§ **To be done**: Reproduce the items below verbatim, starting with the line that contains "Looking at this image, which of" and going on through the last line of the items.

_____

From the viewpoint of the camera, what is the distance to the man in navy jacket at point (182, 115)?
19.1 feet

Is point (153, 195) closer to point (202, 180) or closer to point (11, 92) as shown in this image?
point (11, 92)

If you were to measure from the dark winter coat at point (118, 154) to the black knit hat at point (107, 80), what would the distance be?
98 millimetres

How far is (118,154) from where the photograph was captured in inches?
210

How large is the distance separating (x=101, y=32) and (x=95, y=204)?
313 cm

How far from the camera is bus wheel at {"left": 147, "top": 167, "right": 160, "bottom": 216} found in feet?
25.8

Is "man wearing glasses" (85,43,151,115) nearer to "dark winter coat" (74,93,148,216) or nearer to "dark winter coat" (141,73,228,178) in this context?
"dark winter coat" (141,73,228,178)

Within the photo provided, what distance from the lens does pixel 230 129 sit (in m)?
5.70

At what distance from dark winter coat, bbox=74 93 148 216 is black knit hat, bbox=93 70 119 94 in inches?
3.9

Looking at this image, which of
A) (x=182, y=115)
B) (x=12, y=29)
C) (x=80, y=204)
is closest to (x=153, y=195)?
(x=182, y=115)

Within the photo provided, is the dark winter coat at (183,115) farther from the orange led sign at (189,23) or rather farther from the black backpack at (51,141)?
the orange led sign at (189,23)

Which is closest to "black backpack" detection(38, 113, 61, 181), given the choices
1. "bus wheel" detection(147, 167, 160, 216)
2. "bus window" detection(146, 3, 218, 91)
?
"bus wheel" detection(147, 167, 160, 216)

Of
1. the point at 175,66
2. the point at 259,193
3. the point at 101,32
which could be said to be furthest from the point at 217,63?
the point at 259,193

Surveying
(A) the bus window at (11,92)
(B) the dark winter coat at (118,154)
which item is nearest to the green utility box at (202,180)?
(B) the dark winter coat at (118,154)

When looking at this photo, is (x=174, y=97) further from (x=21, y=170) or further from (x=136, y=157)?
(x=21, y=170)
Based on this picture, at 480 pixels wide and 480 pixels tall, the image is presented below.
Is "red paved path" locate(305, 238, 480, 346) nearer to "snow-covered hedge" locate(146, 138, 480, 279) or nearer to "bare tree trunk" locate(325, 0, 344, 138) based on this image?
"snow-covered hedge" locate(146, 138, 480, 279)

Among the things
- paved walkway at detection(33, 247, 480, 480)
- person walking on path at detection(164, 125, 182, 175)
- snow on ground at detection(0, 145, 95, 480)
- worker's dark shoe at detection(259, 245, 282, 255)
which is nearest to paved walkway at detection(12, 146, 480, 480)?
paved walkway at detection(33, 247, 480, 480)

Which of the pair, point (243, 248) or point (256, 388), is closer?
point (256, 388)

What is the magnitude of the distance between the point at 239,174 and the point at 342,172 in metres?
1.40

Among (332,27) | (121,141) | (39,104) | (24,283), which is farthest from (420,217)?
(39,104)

_____

§ **Exercise result**:
Looking at this image, which of
A) (x=182, y=115)
B) (x=12, y=29)
C) (x=80, y=204)
is closest to (x=153, y=195)?
(x=182, y=115)

Within the photo provided, is the dark winter coat at (183,115) farther from the orange led sign at (189,23) or rather farther from the black backpack at (51,141)?
the orange led sign at (189,23)

Which is closest to "black backpack" detection(38, 113, 61, 181), given the choices
1. "bus wheel" detection(147, 167, 160, 216)
2. "bus window" detection(146, 3, 218, 91)
?
"bus wheel" detection(147, 167, 160, 216)

Of
1. the point at 175,66
2. the point at 259,193
3. the point at 101,32
which could be said to be furthest from the point at 217,63?
the point at 259,193

Surveying
(A) the bus window at (11,92)
(B) the dark winter coat at (118,154)
which item is nearest to the green utility box at (202,180)?
(B) the dark winter coat at (118,154)

When looking at this photo, is (x=174, y=97) further from (x=21, y=170) or further from (x=136, y=157)?
(x=21, y=170)
Based on this picture, at 480 pixels wide and 480 pixels tall, the image is presented below.
Is "red paved path" locate(305, 238, 480, 346) nearer to "snow-covered hedge" locate(146, 138, 480, 279) or nearer to "bare tree trunk" locate(325, 0, 344, 138) based on this image?
"snow-covered hedge" locate(146, 138, 480, 279)

Among the things
- paved walkway at detection(33, 247, 480, 480)
- person walking on path at detection(164, 125, 182, 175)
- snow on ground at detection(0, 145, 95, 480)
- worker's dark shoe at detection(259, 245, 282, 255)
which is nearest to paved walkway at detection(12, 146, 480, 480)?
paved walkway at detection(33, 247, 480, 480)

Which of the pair, point (243, 248) or point (256, 388), is closer?
point (256, 388)

What is the magnitude of the distance between the point at 239,174 and the point at 342,172 in metres?
1.40

Among (332,27) | (121,141) | (39,104) | (24,283), which is farthest from (420,217)?
(39,104)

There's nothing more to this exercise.